Selain menyerang orang dewasa, penyakit autoimun
juga dapat menyerang anak-anak. Jenis penyakit autoimun yang kerap menyerang
anak adalah juvenile idiopathic arthritis (JIA). JIA, jelas Prof Iris,
menyerang sendi pada anak. Hampir mirip dengan rheumatoid arthritis, gejala penyakit
ini adalah nyeri dan bengkak pada lebih dari satu sendi, baik sendi besar
maupun kecil. Penyakit autoimun lain yang dapat menyerang anak adalah
idiopathic thrombocytopenic purpura (ITP). Penyakit autoimun ini menyerang
sel-sel keping darah (trombosit) pada tubuh anak.
“Penurunan trombosit pada anak dalam jumlah berat
dapat menyebabkan timbulnya pendarahan, seperti mudah lebam dan gusi berdarah,”
ujar Prof Iris.
Ia melanjutkan, penyakit autoimun tidak berbahaya
bila dapat dikontrol dengan baik. Sebaliknya, penyakit autoimun yang tak
dikontrol dan kambuh dapat menimbulkan berbagai komplikasi. Penyakit lupus,
misalnya, bisa menyebabkan kerusakan otak, penurunan kesadaran, sampai timbul
kejang.
“Pada ginjal, autoimun dapat menyebabkan penurunan
fungsi ginjal berat sampai cuci darah. Sementara, jika terkena jantung dapat
menyebabkan gangguan pompa jantung,” ujarnya.
Penanganan penyakit autoimun
Menurut Prof Iris, penyakit autoimun tidak dapat
disembuhkan, sama seperti tekanan darah tinggi (hipertensi) dan penyakit
kencing manis (diabetes). Meski demikian, pasien tetap bisa menjalani aktivitas
sehari-hari layaknya orang normal yang sehat selama penyakit ini dikontrol
dengan baik. Pasien yang menderita penyakit autoimun harus berkomitmen dan
bersungguh-sungguh supaya bisa mencapai tingkat kontrol yang baik.
“Berbagai tindakan yang bisa dilakukan adalah minum
obat secara teratur, menjaga pola makan yang sehat, serta olahraga yang cukup,”
ujar Prof Iris.
Sementara untuk perawatan, lanjut Prof Iris,
penderita autoimun harus berobat ke dokter. Sebab, menurutnya, diagnosis awal
penderita autoimun cukup sulit sehingga perlu ditangani dokter spesialis yang
ahli dalam bidang autoimun. Setelah diagnosis, penderita harus menjalani pola
hidup sehat serta makan teratur dengan gizi seimbang.

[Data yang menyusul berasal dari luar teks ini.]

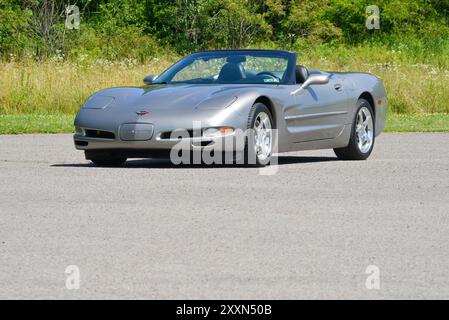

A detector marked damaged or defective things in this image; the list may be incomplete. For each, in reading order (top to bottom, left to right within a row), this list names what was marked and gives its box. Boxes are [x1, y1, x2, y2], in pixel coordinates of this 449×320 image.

cracked asphalt [0, 133, 446, 300]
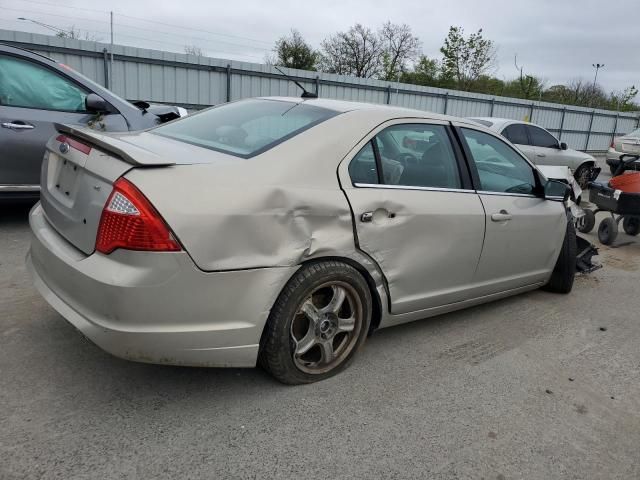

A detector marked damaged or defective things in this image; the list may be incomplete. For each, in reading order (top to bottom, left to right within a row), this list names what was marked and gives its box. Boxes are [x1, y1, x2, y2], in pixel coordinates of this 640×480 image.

damaged silver sedan [27, 95, 576, 384]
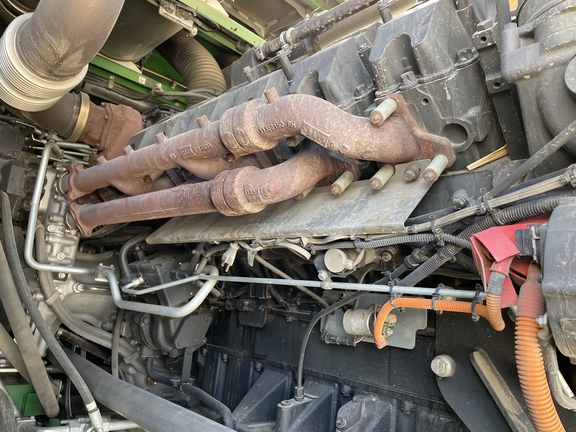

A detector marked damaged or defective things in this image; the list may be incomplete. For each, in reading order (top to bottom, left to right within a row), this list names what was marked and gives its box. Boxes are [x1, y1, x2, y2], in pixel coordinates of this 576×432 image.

rusty exhaust manifold [70, 143, 358, 236]
rusty exhaust manifold [65, 90, 454, 201]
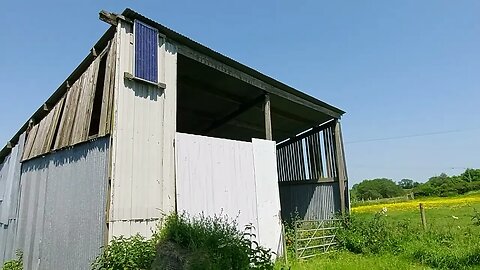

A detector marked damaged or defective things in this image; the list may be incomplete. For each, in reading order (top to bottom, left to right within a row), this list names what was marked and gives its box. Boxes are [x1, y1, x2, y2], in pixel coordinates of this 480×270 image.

rusty metal wall [15, 138, 109, 268]
rusty metal wall [278, 181, 342, 221]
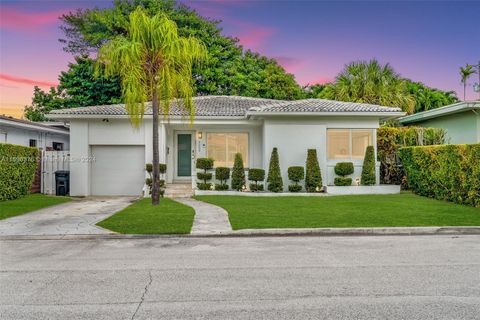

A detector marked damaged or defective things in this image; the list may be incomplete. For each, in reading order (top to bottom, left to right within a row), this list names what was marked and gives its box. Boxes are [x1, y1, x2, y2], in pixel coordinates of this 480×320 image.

“Penderita juga harus mengurangi stres, rutin
berolahraga, mengonsumsi obat teratur, dan kontrol rutin ke dokter,” ujar Prof
Iris.
Pencegahan penyakit autoimun
Cara terbaik untuk mencegah penyakit autoimun menyerang tubuh adalah menerapkan pola hidup sehat, makan makanan bergizi seimbang dan teratur, olahraga secara rutin, mengurangi stres, serta menjaga berat badan ideal. “Jika perlu, lakukan skrining dan konsultasi ke dokter spesialis penyakit dalam konsultan alergi dan imunologi untuk mencegah timbulnya penyakit autoimun. Terlebih, pada individu yang memiliki kerentanan genetis,” ujarnya.